Photo: Prince Boakye Boampong, co-founder and CEO at Dash

Prince Boakye Boampong, the founder and CEO of Dash, a Ghanaian fintech that enables users to move money between mobile money and bank accounts, has been temporarily suspended by the company’s board.

His suspension is a result of an investigation into financial misreporting and the sale of millions of dollars worth of his shares in a secondary sale, according to people with direct knowledge of the situation, TechCrunch reported.

Sources familiar with the company’s internal operations alleged that executives repeatedly concealed financials within the firm and described a disorganized workplace where employees resigned and were laid off at will.

Boampong founded the fintech startup Dash in 2019 after co-founding YC-backed Ghanaian media startup, OMG Digital in 2016. Pending the period of the investigation, Kenneth Kinyua, former CEO of Kopo Kopo, a Pan-African payments business, will assume the role of interim CEO.

Dash is a unified payment platform built to improve how Africans transact with digital money. The Techstars-backed startup connects mobile money and traditional bank accounts to facilitate transactions for consumers and businesses.
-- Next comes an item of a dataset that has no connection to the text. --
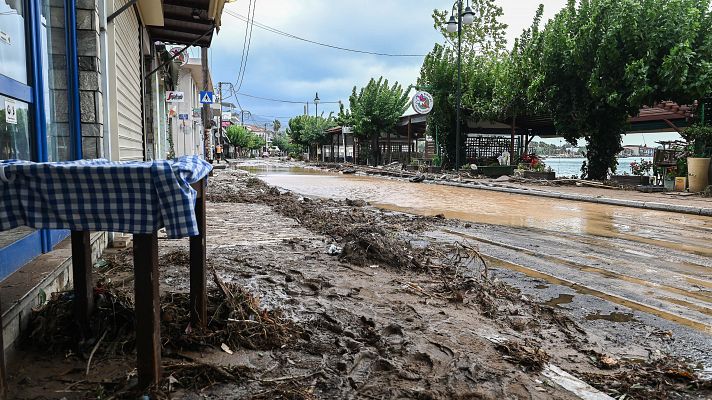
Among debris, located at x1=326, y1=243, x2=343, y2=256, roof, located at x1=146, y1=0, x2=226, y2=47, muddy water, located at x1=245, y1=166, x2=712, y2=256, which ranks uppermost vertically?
roof, located at x1=146, y1=0, x2=226, y2=47

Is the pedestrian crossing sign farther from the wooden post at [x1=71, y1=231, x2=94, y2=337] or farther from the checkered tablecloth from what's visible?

In March 2022, the New York-headquartered startup secured $32.8 million in equity from Insight Partners, Global Founders Capital, 4DX Ventures and ASK Capital, among others.

The seed round, which according to sources, valued Dash at slightly over $200 million, was the second-largest deal of its kind after PalmPay’s $40 million in 2019.

The startup which launched in 2019 experienced massive growth in user acquisition and processing volume between 2021 and 2022. In October 2021, Dash initially raised an $8 million seed round after it announced $250 million in transaction volume and a user base of 200,000. By March 2022, Dash’s total processing volume had grown to $1 billion and a user base of a million users from Ghana, Kenya and Nigeria.